New research by an Occidental College biology professor on how the "living rock" cactus protects itself from lethal heat shows how seemingly inhospitable rocky microhabitats will become more important to desert flora as global warming heats up the planet.
The paper, written by professor Gretchen North, also indicates that such hardy plants are already near the limit of their ability to adapt to very high temperatures, which continue to rise.
When growing in rocky soil, the Chihuahuan Desert cactus Ariocarpus fissuratus, a small tan and gray-green succulent that grows flush to the ground, can survive temperatures as high as 140 degrees Fahrenheit by contracting its roots, said North. That's because rocks shield and reflect sunlight away from the cactus and underlying soil, helping to ensure the plant's survival, she said.

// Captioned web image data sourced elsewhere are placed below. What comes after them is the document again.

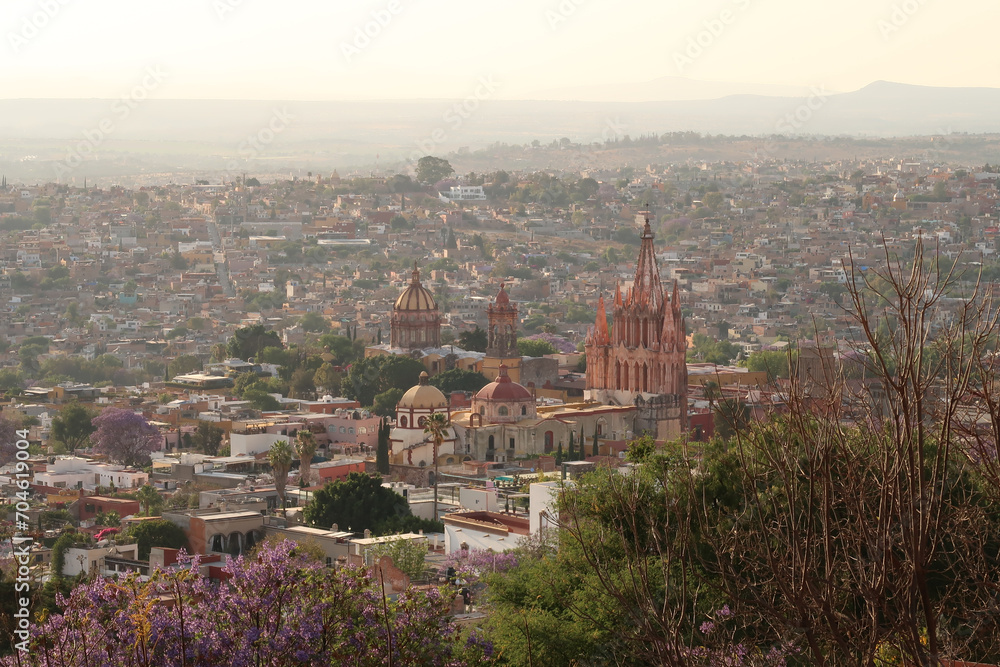 View from a view point/mirador onto the famous church/cathedral Parroquia de San Miguel Arcangel, emblem of San Miguel de Allende, Mexico
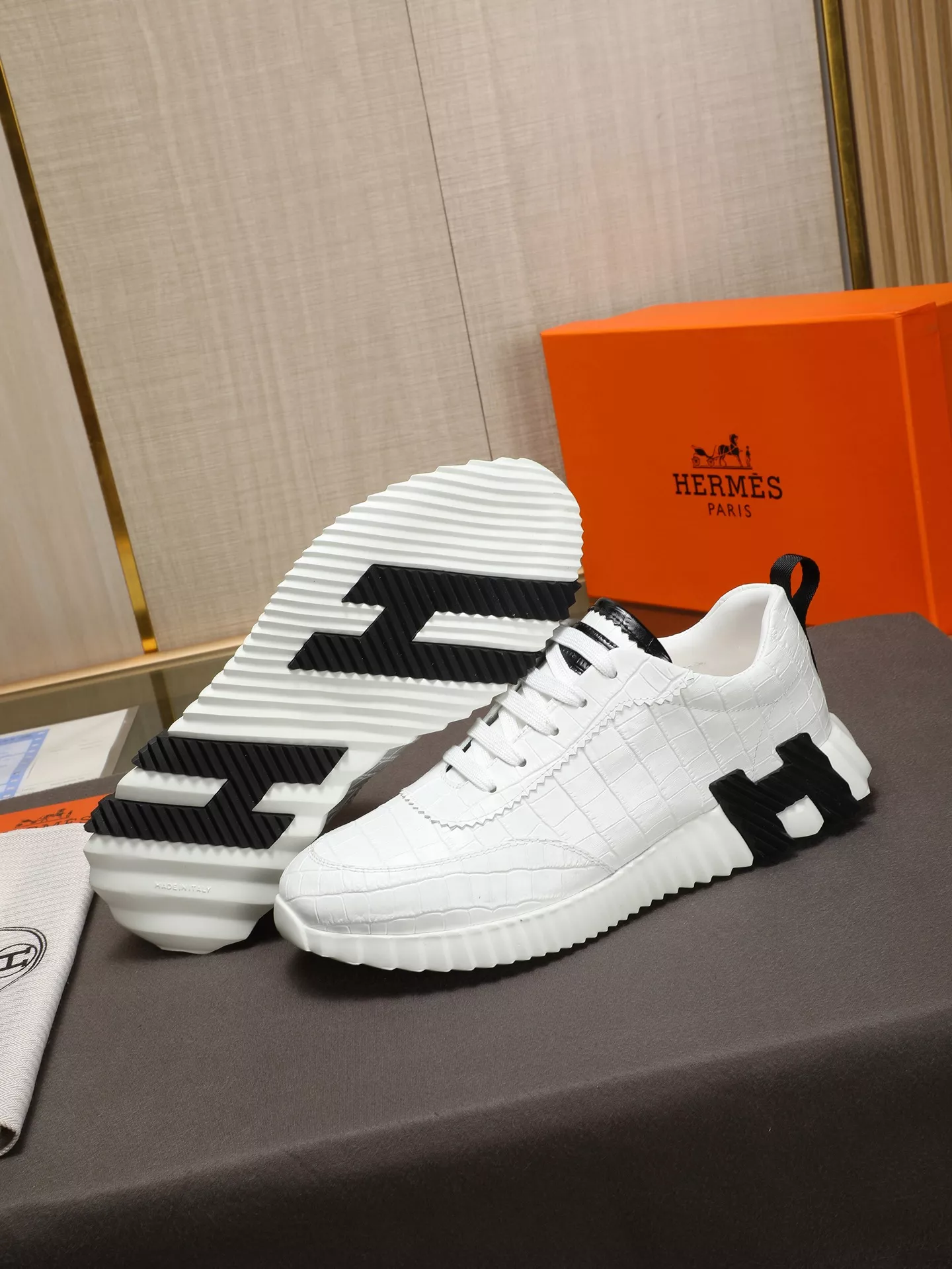 Hermes Casual Shoes For Men Durable 4662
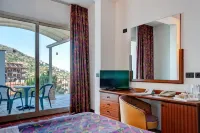 Hotel Olimpo le Terrazze - Ramah Hewan Peliharaan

In contrast, living rock cacti planted in sandy soil in rooftop experiments conducted at Occidental over two summers died after eight days, researchers found. Fifty percent of the plants' cells were dead when exposed to 134-degree heat, and 80 percent of the cells were dead at 140 degrees.
Cacti in rocky soil contracted between 1/4 inch to 1.2 inches further into the ground to reach soil up to 7 degrees Fahrenheit cooler than that on the surface. The plants did so by compressing the internal tissue in their roots, much like an accordion squeezes together its bellows. North's research was published in the American Journal of Botany in November and was co-authored by two of her former students, Tadao Y. Garrett '08 and Cam-Van Huynh '09.
"A. fissuratus is a great example of life on the edge. But this is a story that may not have a happy ending," North said. "This cactus is operating at its thermal limit, and the projection for the Chihuahuan Desert is that it will be five to 10 degrees hotter by the turn of the next century."
Over the last century, the global average temperature rose by 1.5 degrees Fahrenheit and the Arctic warmed by almost twice as much, according to a recent report by the Pew Center on Global Climate Change
"The higher heat bodes ill not only for A. fissuratus, but also for animals and insects that employ this type of burrowing strategy, like pocket mice, desert toads, and beetles," North added. "One hundred years from now, the populations of these animals, insects, and plants will be smaller."
Other small desert cacti and plants benefit from growing in rocky soil in other ways, North said. A succulent's transpirational water loss is reduced, for example, while its water uptake improves by finding soil more moist than that near the ground's surface.
"As global temperatures increase," she concluded in her paper, "rocky microhabitats will become even more critical refuges for plants such as the living rock cactus."